Lab 7: Neural Networks

Lab 7: Neural Networks
Due March 27 by midnight

Part 1: Neural Network Implementation

Your task is to implement a small neural network with sigmoid activation functions, trained by backpropagation. This will require implementing three functions for sigmoid neurons:

compute_activation: weighted sum of inputs passed through a sigmoid function
compute_output_deltas: (output)(1 - output)(target - output)
compute_hidden_deltas: (output)(1 - output)(weighted sum of next-layer deltas)
update_weights: weight += (learning_rate)(delta)(input activation)

The first three functions store their results in the node's self.activation and self.delta fields. update_weights changes the weights of the edges stored in self.in_edges.

The Network class is already set up to initialize a neural network with input, bias, and sigmoid nodes. You must implement the following functions for the neural network

predict: computes the network's output for a given input.
backpropagation: updates the network's weights using the error between the most recent output and the target.
train: calls predict then backpropagation on each example in the (shuffled) training set until convergence or max epochs.
test: computes the fraction of inputs for which the output matches the target.

Much more detail on all of these functions can be found in the comments in neural_net.py. The main function sets up a network with a single two-neuron hidden layer and trains it to represent the function XOR. Unit tests for many of the functions and an additional example data set will be available soon.

Part 2: Keras for MNIST

For this part of the lab, you will be classifying images from the MNIST handwritten digit data set. Each input is a 28x28 array of integers between 0 and 255 representing grayscale images. The corresponding labels are digits 0–9.

To run the Jupyter notebooks, you first need to activate the virual environment:

. ~bryce/public/cs63/cs63s17/bin/activate

You can deactivate the virtual environment at any time with the command deactivate. To start up Jupyter, you should first navigate to your lab directory, then run:

jupyter notebook --browser=firefox

The starting point notebooks demonstrate setting up the inputs for training a neural network using the Keras library. In the first, the network is set up with parameters that should be familiar from lecture and part 1:

sigmoid activation functions
a single densely-connected hidden layer
minimizing squared error
updating weights with stochastic gradient descent

With these parameters, the network achieves only ~60% accuracy on the test set. The second notebook demonstrates a number of possible variations on these parameters:

ReLU and softmax activation functions
multiple convolutional hidden layers
categorical crossentropy loss function
RMSprop optimizer

With these settings, accuracy of almost 90% should already be possible. Your task is to find parameters that result in better than 97% test set accuracy on the MNIST data set. You should consider varying some or all of the following parameters:

activation functions
alternative layer structures, especially convolutional and dropout
optimizers, including varying parameters like momentum
loss functions, especially categorical ones
You can also vary the number and size of layers, and for convolutional layers, you have many options for their layout.
You should not rely purely on training for additional epochs. Increasing training time is acceptable, but should not be the main thing you vary.

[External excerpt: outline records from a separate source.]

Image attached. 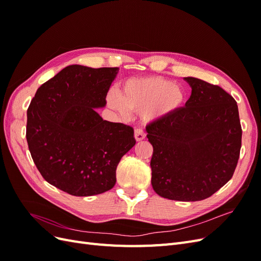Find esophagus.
Wrapping results in <instances>:
<instances>
[{"mask_svg": "<svg viewBox=\"0 0 261 261\" xmlns=\"http://www.w3.org/2000/svg\"><path fill=\"white\" fill-rule=\"evenodd\" d=\"M134 137H135V139L137 141H141L146 138V134L143 129L137 127V128H135V132H134Z\"/></svg>", "mask_w": 261, "mask_h": 261, "instance_id": "obj_1", "label": "esophagus"}]
</instances>
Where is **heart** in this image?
Listing matches in <instances>:
<instances>
[{"mask_svg":"<svg viewBox=\"0 0 261 261\" xmlns=\"http://www.w3.org/2000/svg\"><path fill=\"white\" fill-rule=\"evenodd\" d=\"M107 100L122 117L127 116L129 110L140 112L141 120L148 123L175 113L184 105L185 91L167 78L148 76L126 81L118 97L110 92Z\"/></svg>","mask_w":261,"mask_h":261,"instance_id":"1","label":"heart"}]
</instances>
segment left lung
I'll return each mask as SVG.
<instances>
[{
  "label": "left lung",
  "instance_id": "left-lung-1",
  "mask_svg": "<svg viewBox=\"0 0 261 261\" xmlns=\"http://www.w3.org/2000/svg\"><path fill=\"white\" fill-rule=\"evenodd\" d=\"M184 80L192 87L185 107L146 127L153 147L151 184L163 198L198 201L232 178L242 127L231 94L198 78Z\"/></svg>",
  "mask_w": 261,
  "mask_h": 261
}]
</instances>
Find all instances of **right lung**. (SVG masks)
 <instances>
[{"mask_svg": "<svg viewBox=\"0 0 261 261\" xmlns=\"http://www.w3.org/2000/svg\"><path fill=\"white\" fill-rule=\"evenodd\" d=\"M117 67L69 65L39 87L27 110L26 138L42 177L73 196L113 188L122 156L135 146L128 125L103 121Z\"/></svg>", "mask_w": 261, "mask_h": 261, "instance_id": "1", "label": "right lung"}]
</instances>
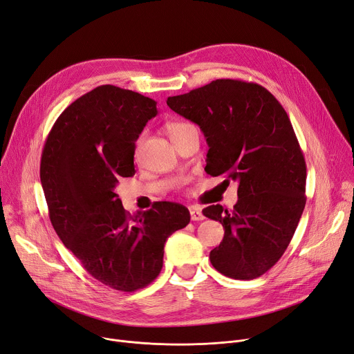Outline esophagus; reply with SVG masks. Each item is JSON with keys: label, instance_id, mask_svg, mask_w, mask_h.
Segmentation results:
<instances>
[{"label": "esophagus", "instance_id": "1", "mask_svg": "<svg viewBox=\"0 0 354 354\" xmlns=\"http://www.w3.org/2000/svg\"><path fill=\"white\" fill-rule=\"evenodd\" d=\"M190 217H192V221H194V222L203 221V218H205V216H203V213H201L200 207H192L190 209Z\"/></svg>", "mask_w": 354, "mask_h": 354}]
</instances>
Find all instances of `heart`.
<instances>
[{
  "label": "heart",
  "mask_w": 354,
  "mask_h": 354,
  "mask_svg": "<svg viewBox=\"0 0 354 354\" xmlns=\"http://www.w3.org/2000/svg\"><path fill=\"white\" fill-rule=\"evenodd\" d=\"M187 125H190V124H187V122H181V121H171V122H167V124H165V132L168 133V137L173 138V137H176V136H177V133H178L183 128H186Z\"/></svg>",
  "instance_id": "1"
}]
</instances>
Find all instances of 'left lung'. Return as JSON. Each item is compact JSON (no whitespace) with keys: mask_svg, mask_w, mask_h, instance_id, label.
<instances>
[{"mask_svg":"<svg viewBox=\"0 0 354 354\" xmlns=\"http://www.w3.org/2000/svg\"><path fill=\"white\" fill-rule=\"evenodd\" d=\"M167 105L203 131L206 173L238 181L232 210H203L225 229L212 265L233 279L263 275L288 248L306 207L307 167L287 112L263 86L233 79L170 96Z\"/></svg>","mask_w":354,"mask_h":354,"instance_id":"left-lung-1","label":"left lung"}]
</instances>
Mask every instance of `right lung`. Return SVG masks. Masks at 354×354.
I'll return each mask as SVG.
<instances>
[{
  "label": "right lung",
  "instance_id": "obj_1",
  "mask_svg": "<svg viewBox=\"0 0 354 354\" xmlns=\"http://www.w3.org/2000/svg\"><path fill=\"white\" fill-rule=\"evenodd\" d=\"M157 113L156 100L141 93L97 86L60 113L41 154L57 236L95 279L124 292L158 277L167 238L190 222L187 207L171 201L131 216L115 192L121 177L136 174V141Z\"/></svg>",
  "mask_w": 354,
  "mask_h": 354
}]
</instances>
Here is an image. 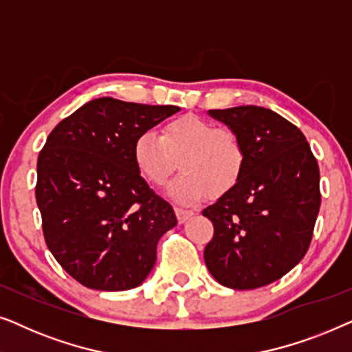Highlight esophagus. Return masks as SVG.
<instances>
[{
  "label": "esophagus",
  "mask_w": 352,
  "mask_h": 352,
  "mask_svg": "<svg viewBox=\"0 0 352 352\" xmlns=\"http://www.w3.org/2000/svg\"><path fill=\"white\" fill-rule=\"evenodd\" d=\"M175 213H176V216H177V221H179V223H186V221L189 219L192 214H194V211H192V210H186V208H181V206H176Z\"/></svg>",
  "instance_id": "obj_1"
}]
</instances>
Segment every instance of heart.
I'll return each instance as SVG.
<instances>
[{"label":"heart","instance_id":"heart-1","mask_svg":"<svg viewBox=\"0 0 352 352\" xmlns=\"http://www.w3.org/2000/svg\"><path fill=\"white\" fill-rule=\"evenodd\" d=\"M182 175L170 186L173 199L195 205L232 192L247 165L243 141L234 129L218 128L197 115H181L163 124L162 136L144 131L133 142V162L151 186H165L177 168Z\"/></svg>","mask_w":352,"mask_h":352}]
</instances>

If trial-and-error doesn't get you to 97% accuracy, you should try searching for what others have done. Training neural networks on the MNIST data set is common enough that you should be able to find lots of relevant google results. In addition, Wednesday's reading mentions three different papers that achieved over 98% accuracy on MNIST, and Friday's reading links to another.

Writeup

You have been provided with a latex document called nn.tex, where you have two sections to complete. In the first section, you should fill in the weights found by your neural network from part 1, using a non-zero random_seed of your choosing (for which learning converges). You should then explain the weights that the neural network learned and how the network is computing XOR. In particular, you should be able to recognize a specific Boolean function (a.k.a. logic gate) corresponding to each hidden/output node.

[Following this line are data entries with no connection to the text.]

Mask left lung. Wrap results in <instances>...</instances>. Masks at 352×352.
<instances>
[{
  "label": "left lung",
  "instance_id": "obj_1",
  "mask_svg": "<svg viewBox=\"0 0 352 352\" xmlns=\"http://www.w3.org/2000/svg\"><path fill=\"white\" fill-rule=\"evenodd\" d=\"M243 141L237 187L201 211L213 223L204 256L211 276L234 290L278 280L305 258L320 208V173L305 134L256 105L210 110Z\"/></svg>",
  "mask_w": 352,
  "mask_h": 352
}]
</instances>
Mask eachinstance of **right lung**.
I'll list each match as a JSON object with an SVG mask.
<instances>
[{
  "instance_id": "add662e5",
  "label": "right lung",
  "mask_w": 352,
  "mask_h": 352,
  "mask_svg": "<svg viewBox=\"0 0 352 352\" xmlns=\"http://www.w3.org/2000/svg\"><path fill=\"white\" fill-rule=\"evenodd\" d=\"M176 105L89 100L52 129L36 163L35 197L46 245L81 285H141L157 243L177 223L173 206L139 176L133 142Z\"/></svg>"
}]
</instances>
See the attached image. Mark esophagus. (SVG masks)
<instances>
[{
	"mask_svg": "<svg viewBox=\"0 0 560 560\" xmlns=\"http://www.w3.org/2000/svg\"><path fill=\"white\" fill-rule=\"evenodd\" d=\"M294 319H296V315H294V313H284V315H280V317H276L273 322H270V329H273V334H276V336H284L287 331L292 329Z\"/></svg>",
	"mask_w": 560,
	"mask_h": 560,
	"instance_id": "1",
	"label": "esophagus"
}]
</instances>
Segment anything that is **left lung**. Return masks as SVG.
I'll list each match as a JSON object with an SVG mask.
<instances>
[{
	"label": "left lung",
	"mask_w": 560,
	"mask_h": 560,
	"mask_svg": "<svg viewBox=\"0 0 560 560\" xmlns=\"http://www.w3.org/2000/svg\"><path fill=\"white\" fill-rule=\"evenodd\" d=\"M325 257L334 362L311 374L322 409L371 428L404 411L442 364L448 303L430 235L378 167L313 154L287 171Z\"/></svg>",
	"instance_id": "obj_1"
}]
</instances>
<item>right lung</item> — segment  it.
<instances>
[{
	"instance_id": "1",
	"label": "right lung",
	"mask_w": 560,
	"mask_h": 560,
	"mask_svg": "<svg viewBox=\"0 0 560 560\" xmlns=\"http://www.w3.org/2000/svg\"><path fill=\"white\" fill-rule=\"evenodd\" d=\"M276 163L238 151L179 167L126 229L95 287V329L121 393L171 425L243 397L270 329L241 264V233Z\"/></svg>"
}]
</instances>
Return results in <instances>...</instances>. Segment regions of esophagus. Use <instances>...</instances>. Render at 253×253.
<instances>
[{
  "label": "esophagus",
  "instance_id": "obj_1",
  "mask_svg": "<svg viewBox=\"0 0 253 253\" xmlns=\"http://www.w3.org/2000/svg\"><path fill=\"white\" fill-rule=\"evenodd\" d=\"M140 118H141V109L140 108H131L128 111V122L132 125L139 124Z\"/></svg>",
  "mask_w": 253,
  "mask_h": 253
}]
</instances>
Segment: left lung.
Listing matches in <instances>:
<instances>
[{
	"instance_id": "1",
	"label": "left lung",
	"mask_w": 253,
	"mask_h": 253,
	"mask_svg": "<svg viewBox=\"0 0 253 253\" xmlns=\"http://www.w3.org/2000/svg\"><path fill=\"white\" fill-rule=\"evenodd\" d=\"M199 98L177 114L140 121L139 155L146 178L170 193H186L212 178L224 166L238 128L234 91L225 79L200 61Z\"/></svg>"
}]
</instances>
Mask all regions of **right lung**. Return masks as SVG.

In the second section, you will describe the parameters you found that achieved over 97% accuracy on the MNIST handwritten digit classification task. You should describe how you came up with them or cite where you found them. Then you should explain what features of the parameters you found make them more successful than the defaults that we started with. Be sure that your descriptions are sufficiently detailed that we can re-create your network and reproduce your results.

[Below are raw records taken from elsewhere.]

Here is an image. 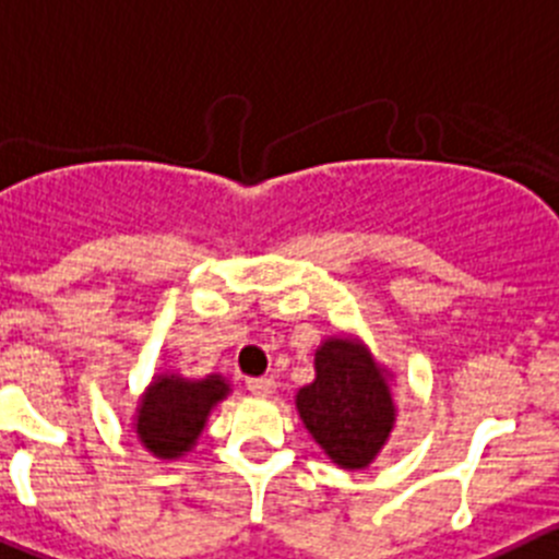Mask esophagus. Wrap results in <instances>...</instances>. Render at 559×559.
Returning <instances> with one entry per match:
<instances>
[{
	"mask_svg": "<svg viewBox=\"0 0 559 559\" xmlns=\"http://www.w3.org/2000/svg\"><path fill=\"white\" fill-rule=\"evenodd\" d=\"M247 390L258 397H271L274 395L276 384H274V379H249Z\"/></svg>",
	"mask_w": 559,
	"mask_h": 559,
	"instance_id": "34e87169",
	"label": "esophagus"
}]
</instances>
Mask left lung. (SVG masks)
I'll use <instances>...</instances> for the list:
<instances>
[{
  "label": "left lung",
  "instance_id": "obj_1",
  "mask_svg": "<svg viewBox=\"0 0 559 559\" xmlns=\"http://www.w3.org/2000/svg\"><path fill=\"white\" fill-rule=\"evenodd\" d=\"M390 379L354 334L318 345L316 379L296 392V412L340 469H365L384 450L397 417Z\"/></svg>",
  "mask_w": 559,
  "mask_h": 559
}]
</instances>
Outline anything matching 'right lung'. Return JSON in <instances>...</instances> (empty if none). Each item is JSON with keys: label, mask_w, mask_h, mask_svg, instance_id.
<instances>
[{"label": "right lung", "mask_w": 559, "mask_h": 559, "mask_svg": "<svg viewBox=\"0 0 559 559\" xmlns=\"http://www.w3.org/2000/svg\"><path fill=\"white\" fill-rule=\"evenodd\" d=\"M230 395L225 376L183 379L180 373H156L140 395L134 433L142 448L158 461L183 459L197 444L216 403Z\"/></svg>", "instance_id": "1"}]
</instances>
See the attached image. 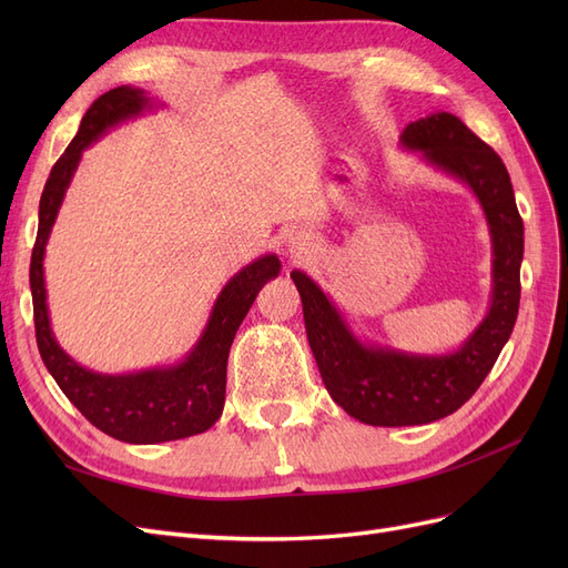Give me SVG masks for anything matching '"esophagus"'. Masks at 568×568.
Segmentation results:
<instances>
[{"instance_id": "1", "label": "esophagus", "mask_w": 568, "mask_h": 568, "mask_svg": "<svg viewBox=\"0 0 568 568\" xmlns=\"http://www.w3.org/2000/svg\"><path fill=\"white\" fill-rule=\"evenodd\" d=\"M317 251L313 236H307L305 232H294L288 234L286 244H284V253L291 263H305L307 257H313V253Z\"/></svg>"}]
</instances>
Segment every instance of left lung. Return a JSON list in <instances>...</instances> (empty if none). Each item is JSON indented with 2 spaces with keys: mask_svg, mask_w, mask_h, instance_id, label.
<instances>
[{
  "mask_svg": "<svg viewBox=\"0 0 568 568\" xmlns=\"http://www.w3.org/2000/svg\"><path fill=\"white\" fill-rule=\"evenodd\" d=\"M400 149L476 196L490 234V303L474 332L448 353H409L363 341L315 280L294 270L311 351L332 400L369 426H422L453 415L484 384L519 313L524 222L503 159L448 111L400 134Z\"/></svg>",
  "mask_w": 568,
  "mask_h": 568,
  "instance_id": "left-lung-1",
  "label": "left lung"
}]
</instances>
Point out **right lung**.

You can edit the nn.tex file with any text editor, such as gvim. There's lots of great help available on line for latex; just google "latex topic" to find lots of tutorials and stack exchange posts. To compile your latex document into a pdf, run the following command:

pdflatex nn.tex

You can then open the pdf from the command line with gnome-open or, of course, by double clicking its icon. Feel free to use services like sharelatex to edit your latex file.

Submitting

You should submit the files neural_net.py and nn.tex. As usual, use git add, git commit and git push before the deadline to submit your work.